In hyperbolic discounting, valuations fall very rapidly for small delay periods, but then fall
slowly for longer delay periods. This contrasts with exponential discounting, in which valuation
falls by a constant factor per unit delay, regardless of the total length of the delay. The standard
experiment used to reveal a test subject's discounting curve is to ask: "Would you prefer A today
or B tomorrow?" and then, "Would you prefer A in one year, or B in one year and one day?"
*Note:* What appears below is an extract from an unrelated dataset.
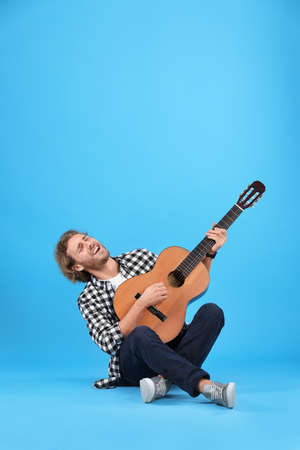 Young man playing acoustic guitar on color background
For example in studies of pigeons [1] the pigeon is given two buttons: button A provides a small
amount of food quickly while button B provides more seed but after a delay. The bird then
experiments for a while and settles on preferring A or B. With humans the typical experiment
might ask: 'Would you prefer a dollar today or three dollars (today vs. tomorrow) or (in one year
vs. in one year and one day)?" Typically, subjects will take less money today versus tomorrow,
but will gladly wait one extra day in a year in order to receive more money.[citation needed]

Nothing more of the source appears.